The victim mentality means that you blame everything else for what happens in your world. Identifying as a victim can arise with anything in our lives. But the initial stress and denial that a herpes diagnosis can trigger can allow our inner victim to take the wheel. It’s a way that we subconsciously and unhealthily protect ourselves. Being a victim ultimately seems to shift the heavy, uncomfortable feelings off of us and onto someone else. But this phenomenon of placing blame and shifting ourselves into the role of victim does something else: it shifts away personal power and a sense of control in our lives.
Let’s be honest … sometimes being a victim has its perks. It allows us to sit back and not take full responsibility for our lives and what happens in them. If we don’t take responsibility for our lives, then we aren’t held accountable to any mistakes we might have made. And we are then less likely to learn from our mistakes and grow. Everyone makes mistakes. Everyone is imperfect. It's only human. It’s what we create from those mistakes that matters most.
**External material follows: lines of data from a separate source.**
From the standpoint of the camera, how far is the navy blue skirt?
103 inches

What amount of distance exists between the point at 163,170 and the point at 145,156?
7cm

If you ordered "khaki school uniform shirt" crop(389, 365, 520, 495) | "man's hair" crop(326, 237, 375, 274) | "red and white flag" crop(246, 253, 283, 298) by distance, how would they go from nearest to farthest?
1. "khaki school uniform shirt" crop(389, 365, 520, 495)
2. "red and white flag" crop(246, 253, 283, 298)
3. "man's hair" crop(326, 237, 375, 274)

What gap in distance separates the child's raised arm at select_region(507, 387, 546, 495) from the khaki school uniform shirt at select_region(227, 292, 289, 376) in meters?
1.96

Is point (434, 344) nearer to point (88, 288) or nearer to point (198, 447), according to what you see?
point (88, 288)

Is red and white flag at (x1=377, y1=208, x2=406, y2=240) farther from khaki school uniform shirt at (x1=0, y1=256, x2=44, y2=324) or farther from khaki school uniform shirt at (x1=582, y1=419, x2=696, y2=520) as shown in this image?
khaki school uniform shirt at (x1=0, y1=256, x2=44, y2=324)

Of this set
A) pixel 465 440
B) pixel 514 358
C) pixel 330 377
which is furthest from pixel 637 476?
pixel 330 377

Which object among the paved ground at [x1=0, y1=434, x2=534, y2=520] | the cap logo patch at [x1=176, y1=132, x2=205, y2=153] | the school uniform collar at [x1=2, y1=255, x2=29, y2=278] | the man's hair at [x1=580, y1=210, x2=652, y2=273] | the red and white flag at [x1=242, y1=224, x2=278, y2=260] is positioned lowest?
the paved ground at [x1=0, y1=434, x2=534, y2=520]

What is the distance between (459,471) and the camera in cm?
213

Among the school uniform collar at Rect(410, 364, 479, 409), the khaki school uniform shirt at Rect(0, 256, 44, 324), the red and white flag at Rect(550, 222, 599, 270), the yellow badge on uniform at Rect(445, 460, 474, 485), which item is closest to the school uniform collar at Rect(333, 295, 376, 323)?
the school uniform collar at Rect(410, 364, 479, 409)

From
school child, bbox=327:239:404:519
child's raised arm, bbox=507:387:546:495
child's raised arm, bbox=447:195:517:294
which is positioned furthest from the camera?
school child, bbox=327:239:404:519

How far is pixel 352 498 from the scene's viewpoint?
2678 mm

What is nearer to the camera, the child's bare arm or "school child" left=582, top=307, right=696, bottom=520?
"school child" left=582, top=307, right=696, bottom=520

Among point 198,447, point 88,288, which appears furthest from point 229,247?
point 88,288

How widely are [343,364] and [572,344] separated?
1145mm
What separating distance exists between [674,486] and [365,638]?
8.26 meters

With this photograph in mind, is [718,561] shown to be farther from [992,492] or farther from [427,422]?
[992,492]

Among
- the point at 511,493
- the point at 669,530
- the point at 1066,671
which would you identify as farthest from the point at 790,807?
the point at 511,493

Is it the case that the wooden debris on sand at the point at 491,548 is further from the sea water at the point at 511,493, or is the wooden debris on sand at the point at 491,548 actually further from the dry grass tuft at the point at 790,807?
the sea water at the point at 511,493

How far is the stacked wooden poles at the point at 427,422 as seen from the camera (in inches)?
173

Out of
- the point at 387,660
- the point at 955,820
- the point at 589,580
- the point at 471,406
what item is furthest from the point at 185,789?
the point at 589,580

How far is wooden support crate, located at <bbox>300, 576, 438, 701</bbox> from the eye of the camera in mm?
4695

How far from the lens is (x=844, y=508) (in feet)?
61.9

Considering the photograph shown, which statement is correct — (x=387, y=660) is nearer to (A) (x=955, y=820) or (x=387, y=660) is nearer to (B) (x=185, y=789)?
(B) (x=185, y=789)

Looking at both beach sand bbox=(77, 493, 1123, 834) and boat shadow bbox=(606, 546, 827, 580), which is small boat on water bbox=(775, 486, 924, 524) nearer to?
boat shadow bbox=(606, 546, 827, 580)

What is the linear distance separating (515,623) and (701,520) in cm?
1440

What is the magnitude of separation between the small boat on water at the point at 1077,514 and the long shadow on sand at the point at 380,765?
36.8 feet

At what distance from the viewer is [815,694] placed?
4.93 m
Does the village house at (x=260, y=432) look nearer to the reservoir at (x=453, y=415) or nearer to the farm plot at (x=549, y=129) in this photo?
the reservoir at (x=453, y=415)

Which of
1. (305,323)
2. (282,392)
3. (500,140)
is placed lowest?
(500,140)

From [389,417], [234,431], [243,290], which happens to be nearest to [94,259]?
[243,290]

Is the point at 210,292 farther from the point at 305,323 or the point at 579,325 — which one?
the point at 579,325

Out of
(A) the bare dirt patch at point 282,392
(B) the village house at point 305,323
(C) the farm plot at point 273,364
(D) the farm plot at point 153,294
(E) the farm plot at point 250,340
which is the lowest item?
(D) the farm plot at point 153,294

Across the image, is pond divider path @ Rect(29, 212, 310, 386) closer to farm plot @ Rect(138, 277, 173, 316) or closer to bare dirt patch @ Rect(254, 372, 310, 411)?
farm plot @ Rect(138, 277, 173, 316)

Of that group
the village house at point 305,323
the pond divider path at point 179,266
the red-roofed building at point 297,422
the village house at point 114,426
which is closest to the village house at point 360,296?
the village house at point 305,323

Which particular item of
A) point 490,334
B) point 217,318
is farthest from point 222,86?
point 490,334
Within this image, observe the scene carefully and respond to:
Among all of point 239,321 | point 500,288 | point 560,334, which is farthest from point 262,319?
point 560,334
So how to shift from victim to empowered? Regardless of the specifics of how you got herpes, what’s done is done. Forgiving your past self for making a decision that only in retrospect you wish you wouldn't have made. It’s a decision to have consensual sex and take the inherent beauty and also the inherent risks involved in it. Don’t shame yourself for your desire to have sex. Then sex itself and your natural urges become negative. Sex is still a beautiful thing — with or without herpes. Herpes and sex do not have to be intrinsically connected now. Ultimately, now is now. Your future moves from right here. You are in complete control of your own relationship to herpes. Take your power back. Appreciate that ultimately how you experience your life was, is and always will be your decision. Take responsibility for the beauty and risks in life and you will feel your personal power seep back into your own hands.